Na wstępie zauważyć należy, że zarzuty zawarte w petitum apelacji fachowego pełnomocnika powódki, nie zostały sformułowane jako zarzuty naruszenia konkretnych przepisów prawa materialnego czy procesowego. Tym niemniej, jak wskazuje się w doktrynie (por. Kodeks postępowania cywilnego. Tom II. Komentarz. art. 205(1)–424(12), red. prof. dr hab. Andrzej Marciniak, Rok 2019, Komentarz do art. 368 k.p.c., Legalis) zarzuty apelacyjne mogą być formułowane w sposób dowolny i nie muszą ściśle określać dostrzeżonych uchybień ze wskazaniem konkretnych przepisów ocenianych jako naruszone [por. np. post. SN: z 5.12.2006 r., II CZ 93/06, Legalis, z 10.1.2007 r., I CZ 122/06, Legalis; uchw. SN(7, zasada prawna) z 31.1.2008 r., III CZP 49/07, OSNC 2008, Nr 6, poz. 55; post. z 13.6.2008 r., I CZ 48/08, Legalis; wyr. SN z 18.6.2010 r., V CSK 448/09, Legalis]. W konsekwencji Sąd Okręgowy poddał ocenie zarzuty apelującej w kształcie zgłoszonym w apelacji.

Zarzuty dotyczące błędnego określenia początkowego biegu terminu przedawnienia zgłoszonego roszczenia były chybione. Sąd I instancji uznał roszczenie powódki za przedawnione, przyjmując jako początek biegu terminu przedawnienia dzień doręczenia powódce pierwszej z nieprawomocnych decyzji, w których apelująca upatruje źródła szkody. Stanowisko to Sąd Okręgowy podziela. Apelująca kwestionując ten pogląd wskazała, że początkiem biegu terminu przedawnienia zgłoszonego roszczenia winno być uprawomocnienie się decyzji wydanej przez pozwanego o nadaniu powódce stopnia awansu zawodowego, tj. stopnia nauczyciela mianowanego, gdyż dopiero prawomocna decyzja potwierdziła, że powódka miała prawo domagać się awansu, a pozwany jako organ przez dwa lata działał bezprawnie. Ustosunkowując się do tej kwestii należy w pierwszej kolejności dokonać prawnej kwalifikacji żądania powódki zgłoszonego w pozwie, w kontekście przytoczonej podstawy faktycznej, aby ustalić, z jakim zdarzeniem przepisy prawa wiążą początek biegu terminu przedawnienia.

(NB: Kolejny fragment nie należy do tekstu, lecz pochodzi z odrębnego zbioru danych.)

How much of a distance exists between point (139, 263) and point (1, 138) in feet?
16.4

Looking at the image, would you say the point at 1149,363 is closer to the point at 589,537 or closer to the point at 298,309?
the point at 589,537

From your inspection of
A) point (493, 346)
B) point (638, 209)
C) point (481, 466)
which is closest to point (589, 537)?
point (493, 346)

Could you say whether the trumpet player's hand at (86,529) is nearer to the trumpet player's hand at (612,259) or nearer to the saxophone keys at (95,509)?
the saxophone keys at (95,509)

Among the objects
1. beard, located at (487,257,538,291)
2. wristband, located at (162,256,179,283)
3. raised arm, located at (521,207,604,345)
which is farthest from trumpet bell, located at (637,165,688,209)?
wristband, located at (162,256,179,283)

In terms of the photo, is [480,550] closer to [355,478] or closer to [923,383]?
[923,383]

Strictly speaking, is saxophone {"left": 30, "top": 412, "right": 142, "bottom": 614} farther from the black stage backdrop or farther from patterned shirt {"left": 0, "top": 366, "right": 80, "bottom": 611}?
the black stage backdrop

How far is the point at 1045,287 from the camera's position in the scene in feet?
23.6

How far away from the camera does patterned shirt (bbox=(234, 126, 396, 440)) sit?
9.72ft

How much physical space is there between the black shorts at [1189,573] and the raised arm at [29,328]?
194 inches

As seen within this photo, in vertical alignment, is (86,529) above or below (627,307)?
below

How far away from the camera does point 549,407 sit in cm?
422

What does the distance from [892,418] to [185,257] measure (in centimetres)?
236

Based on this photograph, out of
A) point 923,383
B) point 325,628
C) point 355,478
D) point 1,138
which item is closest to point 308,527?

Przede wszystkim podkreślić należy, że fachowy pełnomocnik powódki w pozwie nie określił podstawy prawnej zgłoszonego roszczenia. Oczywiście nie miał takiego obowiązku, gdyż wystarczające było określenie podstawy faktycznej żądania a jego kwalifikacja prawna należała do Sądu. Jednakże w takiej sytuacji Sąd I instancji miał obowiązek samodzielnie dokonać kwalifikacji prawnej zgłoszonego roszczenia w odniesieniu do przytoczonych w pozwie okoliczności faktycznych, którymi Sąd był związany. Jak wynika z treści art. 187 § 1 pkt 2 kpc, podstawą faktyczną powództwa jest przytoczenie okoliczności faktycznych uzasadniających żądanie. Pozew powinien ponadto zawierać dokładnie określone żądanie, które musi znajdować uzasadnienie w okolicznościach faktycznych. Musi być też jasno i dokładnie sprecyzowane pod względem podmiotowym i przedmiotowym. Inaczej rzecz ujmując, powód musi dokładnie określić, jakiego zachowania i od jakiego podmiotu się domaga. Tak sprecyzowane żądanie określa granice rozpoznania sprawy, poza które sąd wyjść nie może. Stanowiłoby to bowiem naruszenie zakazu określonego w art. 321 kpc powoływanej w pozwie podstawy faktycznej.

Po pierwsze powódka swojego roszczenia upatrywała w konieczności składania licznych odwołań i zażaleń od wydawanych decyzji administracyjnych i wydaniu ostatecznej decyzji o nadaniu powódce stopnia awansu zawodowego nauczyciela mianowanego z dwuletnim opóźnieniem. Wskazała, że taka decyzja winna być zgodnie z art. 9bust 3 ustawy z dnia 26 stycznia 1982r Karta nauczyciela wydana do 31 sierpnia 2013r. zatem w niniejszej sprawie została wydana ze znacznym opóźnieniem z wyłącznej winy pozwanej. Tak określona podstawa faktyczna wskazuje, iż powódka upatrywała źródła szkody w przewlekle prowadzonym postępowaniu administracyjnym. Trafnie zatem Sąd Rejonowy oceniał roszczenie powódki z punktu widzenia art. 417 1§3 k.c., który dotyczy szkody, która jest wynikiem bezczynności organu, względnie przewlekłego prowadzenia postępowania.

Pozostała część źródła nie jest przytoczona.